> GIVEN TASK 1: Write out the records below word for word, beginning at the line that contains "What appears to" and stopping at the end of the records.

--- EXCERPTED TEXT ---

How the hell did this happen?

It happened like this: Every Tuesday while I was researching and writing "Radio Activity" my friend Victor Hawkins would come over for what came to be known as "Tuesdays, 'Tinis and Tunes." (Victor and I worked together at WZZQ-FM in Jackson, Mississippi many years ago. We both ended up moving to LA to write. He did TV, I ended up in the book racket.)

Anyway, Victor and I would sit in the Way Back Studios every Tuesday, drinking martinis and figuring out cool segues with the music from that era of FM rock radio. In time, we made a lot of 'em. After "Radio Activity" was published, George Taylor Morris, program director of XM's Deep Tracks channel read the book and got the sense that I knew what I was talking about. A mutual acquaintance (Greg Bell, who programs XM's Radio Classics channel) introduced George and I, and we had a chat. We seemed to hit it off. Just for fun I sent him a collection of the sets of songs we'd been compiling in The Way Back Studios. Next thing I knew, we were working out the details of the show.

This is the greatest gig in radio.

--- DATA SHOWN ---

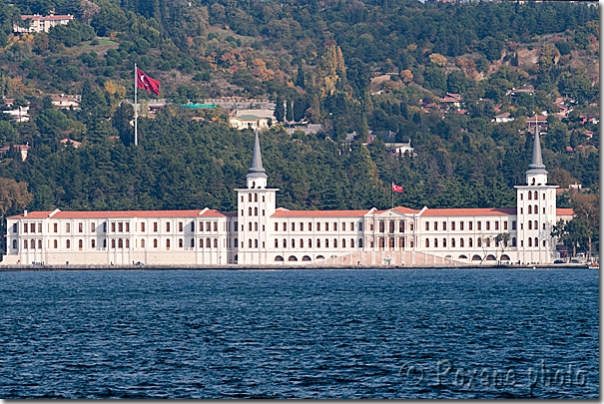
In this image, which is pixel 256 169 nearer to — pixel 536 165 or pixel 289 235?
pixel 289 235

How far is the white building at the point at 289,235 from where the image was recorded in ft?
479

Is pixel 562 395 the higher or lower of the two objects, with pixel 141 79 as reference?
lower

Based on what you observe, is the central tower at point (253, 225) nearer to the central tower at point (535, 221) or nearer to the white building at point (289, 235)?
the white building at point (289, 235)

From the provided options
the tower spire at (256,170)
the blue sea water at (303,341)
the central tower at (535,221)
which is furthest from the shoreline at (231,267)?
the blue sea water at (303,341)

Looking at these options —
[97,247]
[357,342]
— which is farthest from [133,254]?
[357,342]

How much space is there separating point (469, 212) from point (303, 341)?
8495cm

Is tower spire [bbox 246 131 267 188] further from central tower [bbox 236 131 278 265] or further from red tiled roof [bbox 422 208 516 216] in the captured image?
red tiled roof [bbox 422 208 516 216]

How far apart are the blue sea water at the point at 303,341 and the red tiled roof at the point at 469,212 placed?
36.1m

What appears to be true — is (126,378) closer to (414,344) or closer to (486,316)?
(414,344)

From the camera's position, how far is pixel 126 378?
51.3 meters

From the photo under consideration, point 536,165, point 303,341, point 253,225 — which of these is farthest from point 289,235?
point 303,341

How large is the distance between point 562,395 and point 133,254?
106380 mm

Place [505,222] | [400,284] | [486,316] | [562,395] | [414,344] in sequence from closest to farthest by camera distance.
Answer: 1. [562,395]
2. [414,344]
3. [486,316]
4. [400,284]
5. [505,222]

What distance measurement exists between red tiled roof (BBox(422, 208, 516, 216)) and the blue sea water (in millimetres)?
36110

---

> GIVEN TASK 2: Give again the part of the radio show passage that begins at the words "Anyway, Victor and" and stops after "of the show.", word for word.

> ANSWER 1:
What appears to be true — is (126,378) closer to (414,344) or closer to (486,316)?
(414,344)

From the camera's position, how far is pixel 126 378?
51.3 meters

From the photo under consideration, point 536,165, point 303,341, point 253,225 — which of these is farthest from point 289,235?
point 303,341

How large is the distance between point 562,395 and point 133,254?
106380 mm

Place [505,222] | [400,284] | [486,316] | [562,395] | [414,344] in sequence from closest to farthest by camera distance.
Answer: 1. [562,395]
2. [414,344]
3. [486,316]
4. [400,284]
5. [505,222]

What distance measurement exists between red tiled roof (BBox(422, 208, 516, 216)) and the blue sea water (in millimetres)?
36110

> ANSWER 2:
Anyway, Victor and I would sit in the Way Back Studios every Tuesday, drinking martinis and figuring out cool segues with the music from that era of FM rock radio. In time, we made a lot of 'em. After "Radio Activity" was published, George Taylor Morris, program director of XM's Deep Tracks channel read the book and got the sense that I knew what I was talking about. A mutual acquaintance (Greg Bell, who programs XM's Radio Classics channel) introduced George and I, and we had a chat. We seemed to hit it off. Just for fun I sent him a collection of the sets of songs we'd been compiling in The Way Back Studios. Next thing I knew, we were working out the details of the show.